Taney asked me to address what I mean when I say that content is multivalent, complex, and expansive. Years ago, I taught an Intro to Art class in which I regaled students with taking a single artwork and re-framing it in multiple contexts and bringing forth multiple aspects and interpretations. After the first grading, a student wrote a letter to the dean of the school complaining that in my lecture I contradicted myself and that I didn’t supply the meaning to be given on the exam. In other classroom situations whenever I had Seurat’s La Grande Jatte on an exam, I could rest assured that almost every student would include that the monkey symbolized infidelity, because this was the one instance in which there was a singular reason for that figure being there. Those encountering the study of art want there to be a handy guidebook that lays out “if you see this, it means x.” The struggle becomes one of getting a student to see the picture as a painting — something made of materials involving choices that could be informed by training, tradition, temperate, and a host of other factors. So while everyday experience requires us to flatten meaning, engaging with a work of art involves an unfolding that can be never-ending (a dilation, as Roland Barthes would have it). While a work of art was born of a conceit at a specific moment in time, it contains more and expands as it becomes the sum total of all the ways it is received, which includes all the various ways in which someone may take content to mean.
Taney also asks about the somatosensory and unconscious cognitive experience.
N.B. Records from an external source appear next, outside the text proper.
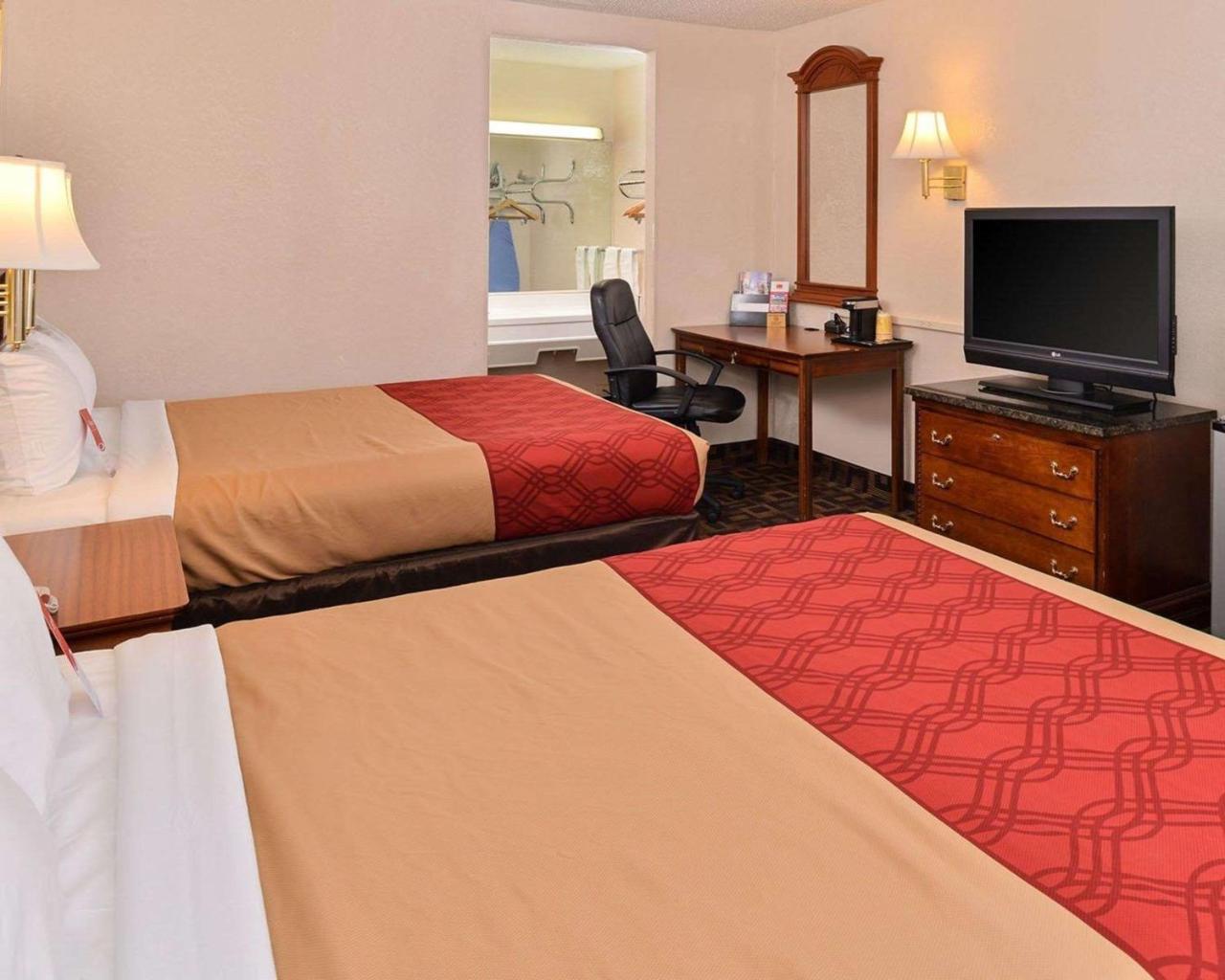 Bellmawr Economy Inn Bellmawr-Philadelphia Area Ngoại thất bức ảnh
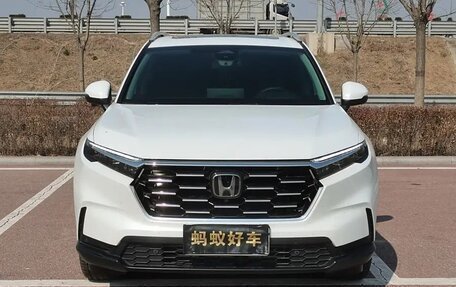 Honda CR-V, 2023 год, 3 950 000 рублей, 2 фотография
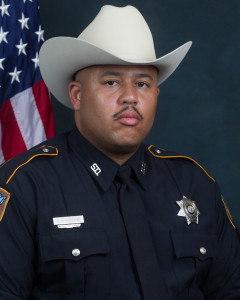 Shaun Christopher Waters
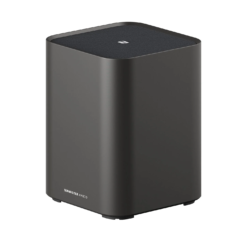 Sennheiser Ambeo subwoofer küljelt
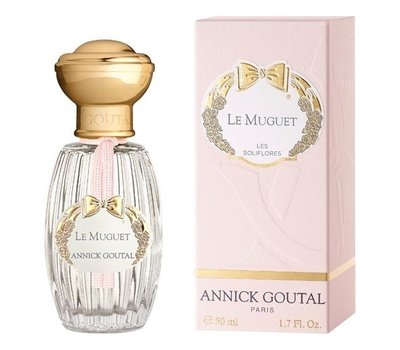 Annick Goutal La Muguet 49267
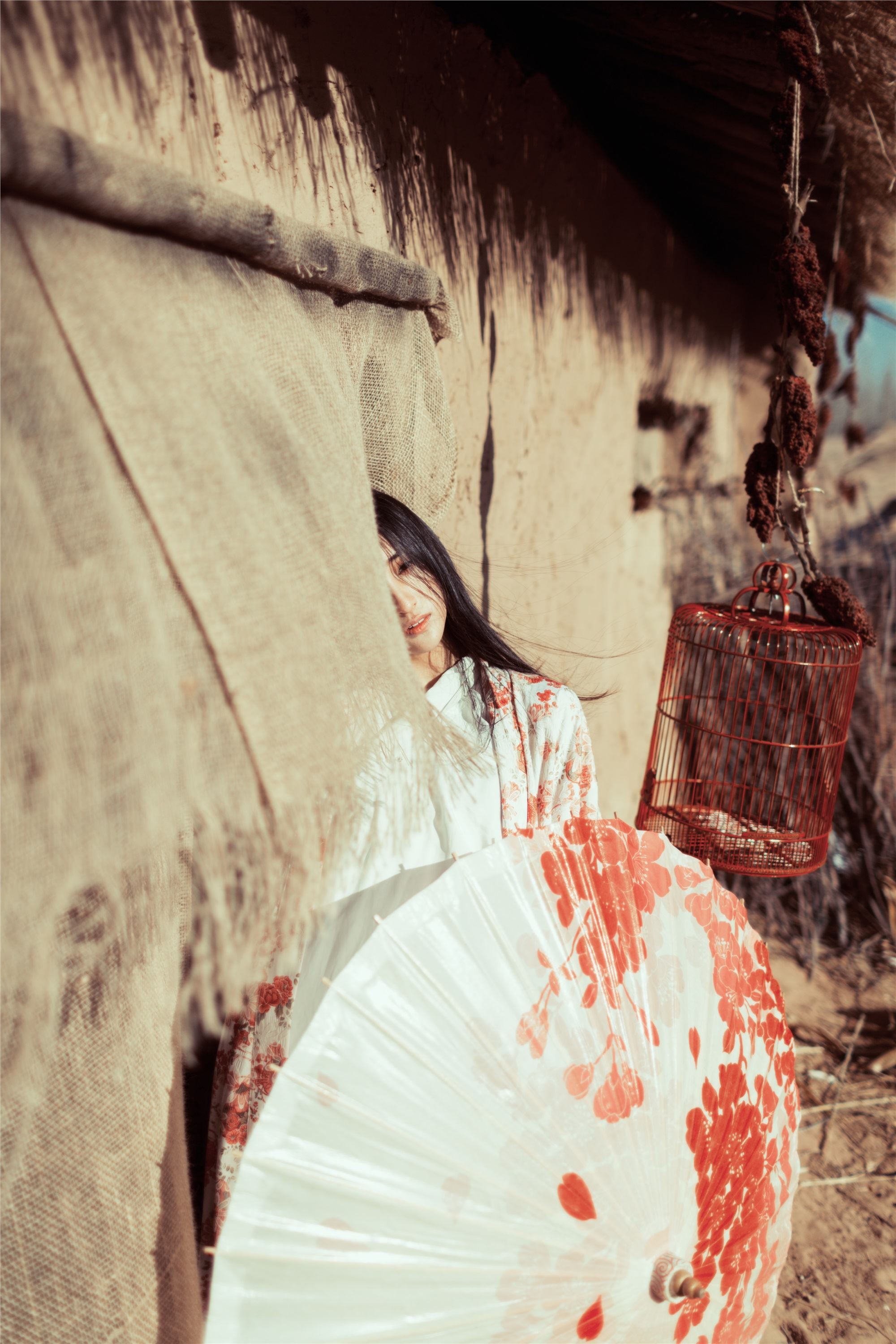 YITUYU艺图语 2021.06.23 天涯过客 卓煜茜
We may want to circle back. At a time when psychology turned to matters of perception and cognition, artists in the late nineteenth century began to explore ways in which works of art could bypass intellectual operations. Someone like Gauguin explored color in terms of the direct physical impact it had on the body. Associated with his association with Analytical Cubism, Cezanne was actually concerned with trying to portray the “small sensations” experienced before familiar landscapes in the south of, creating complex compositions to comingle what he saw, felt, and knew. One might say that Seurat tried to remove the artist from the picture by devised a system based on contemporary color theory in which a painting might be executed without actually seeing the color, and the units of paint were not expected to come together outside of the perceiving viewer. [Seurat was an anarchist, and the means by which he created his paintings aligned with its philosophy of the individual working in his/her own dignity with other individuals to create society.] Interestingly, each of these artists signaled that something new was going on through comparison to other artworks in similar categories or traditions. Herein it is the form that spoke of something new rather than subject, and it would continue that way for decades to come. The early 20th-century includes many artist groups who believed that it was through form that consciousness could be change to usher in a new utopian world.
So what happened? Maybe we should look to the sequence of “isms” that collided into each other, as the twentieth century progressed ending in minimalism that left only conceptualism. This was the sixties, and there certainly was a lot of touchy-feely art then, but you could just as well liberate yourself and create the aesthetic experience in your own mind. No one believed form could bring about a revolution anymore, and rather than a vocabulary that could be used to say something new, form could be put in quotation marks. These vocabularies were also co-opted by commercial design. Form still has power, i.e. the power to sell. Maybe even worse, form and the pursuit of new form became associated with the powers-that-be rather than something that could be transcendent. We earned that Abstract Expressionism was used by the US government to show Communist countries just how we valued the individual. Maybe the whole idea of a shared humanity or a shared human experience became suspect. Or maybe it just became too much of a thankless task to teach art students how form can have meaning.
This morning I happened to read a post by Maria Popova on her website Brainpickings: “Joseph Conrad on Writing and the Role of the Artist.” I wanted to include passages from Conrad here, but it was just too difficult to chose one that is relevant to our discussion.